> [ЦЕЛЬ УПРАЖНЕНИЯ]:
Выпишите из текста о директиве против казачества все группы казаков, которые названы в нём по отдельности.

> [ФРАГМЕНТ ТЕКСТА]:
________________________________________
Многоголосие истории

Двадцать четвертого января 2019 года исполняется ровно сто лет со дня принятия директивы оргбюро ЦК РКП(б) о беспощадной борьбе с казаками, участвовавшими в антисоветских выступлениях. Директива развязала геноцид по отношению к казачеству. Ее результатом стало беспощадное физическое уничтожение десятков тысяч донских, кубанских, терских, уральских и других казаков.

Что послужило поводом для такого жестокого решения? Историки скажут: прежде всего — ситуация, сложившаяся на фронтах Гражданской войны. И будут неправы. Да, огромные территории Сибири находились под контролем адмирала Колчака. На Дальнем Востоке хозяйничали японцы, на севере России — англичане. На юге, в Одессе,— французы. На Украине — немцы и послушная им директория.
________________________________________
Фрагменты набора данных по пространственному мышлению
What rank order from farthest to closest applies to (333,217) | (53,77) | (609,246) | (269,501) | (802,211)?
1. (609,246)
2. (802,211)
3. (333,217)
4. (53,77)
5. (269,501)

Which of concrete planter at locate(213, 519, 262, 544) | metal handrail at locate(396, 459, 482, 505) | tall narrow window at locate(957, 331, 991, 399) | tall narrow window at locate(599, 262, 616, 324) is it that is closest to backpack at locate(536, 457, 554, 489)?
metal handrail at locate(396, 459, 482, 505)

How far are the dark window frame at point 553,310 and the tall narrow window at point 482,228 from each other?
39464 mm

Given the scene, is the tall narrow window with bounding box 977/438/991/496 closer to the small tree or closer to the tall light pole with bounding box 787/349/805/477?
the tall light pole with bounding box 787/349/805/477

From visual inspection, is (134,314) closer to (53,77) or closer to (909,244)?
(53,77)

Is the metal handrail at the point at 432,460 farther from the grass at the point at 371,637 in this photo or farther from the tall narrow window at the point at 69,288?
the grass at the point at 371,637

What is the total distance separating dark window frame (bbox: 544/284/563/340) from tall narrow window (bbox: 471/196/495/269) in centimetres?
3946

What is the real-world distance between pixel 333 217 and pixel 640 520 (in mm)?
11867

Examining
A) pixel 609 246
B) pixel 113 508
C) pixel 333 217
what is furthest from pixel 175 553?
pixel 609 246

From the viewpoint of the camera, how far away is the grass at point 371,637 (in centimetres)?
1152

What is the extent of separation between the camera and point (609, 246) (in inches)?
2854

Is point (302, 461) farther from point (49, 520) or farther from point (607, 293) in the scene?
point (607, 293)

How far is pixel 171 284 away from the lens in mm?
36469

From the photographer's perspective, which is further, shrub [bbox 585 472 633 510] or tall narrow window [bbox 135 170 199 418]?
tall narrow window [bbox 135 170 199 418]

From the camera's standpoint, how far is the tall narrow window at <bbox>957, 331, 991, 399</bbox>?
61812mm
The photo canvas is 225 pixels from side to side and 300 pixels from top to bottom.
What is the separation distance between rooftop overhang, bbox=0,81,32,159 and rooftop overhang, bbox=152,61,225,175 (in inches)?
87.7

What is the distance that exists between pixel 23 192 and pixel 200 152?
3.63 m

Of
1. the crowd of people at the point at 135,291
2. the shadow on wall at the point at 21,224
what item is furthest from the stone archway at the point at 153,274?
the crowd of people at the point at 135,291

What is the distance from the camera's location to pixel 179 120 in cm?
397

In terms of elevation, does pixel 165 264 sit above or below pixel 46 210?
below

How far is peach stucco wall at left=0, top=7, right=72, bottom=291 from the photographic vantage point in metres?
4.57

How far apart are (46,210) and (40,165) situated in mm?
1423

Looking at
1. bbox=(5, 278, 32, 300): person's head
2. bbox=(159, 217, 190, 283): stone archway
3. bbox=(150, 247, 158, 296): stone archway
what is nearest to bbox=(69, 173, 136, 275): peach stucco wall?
________________________________________
> [ПИСЬМЕННЫЙ ОТВЕТ]:
Донские, кубанские, терские и уральские казаки.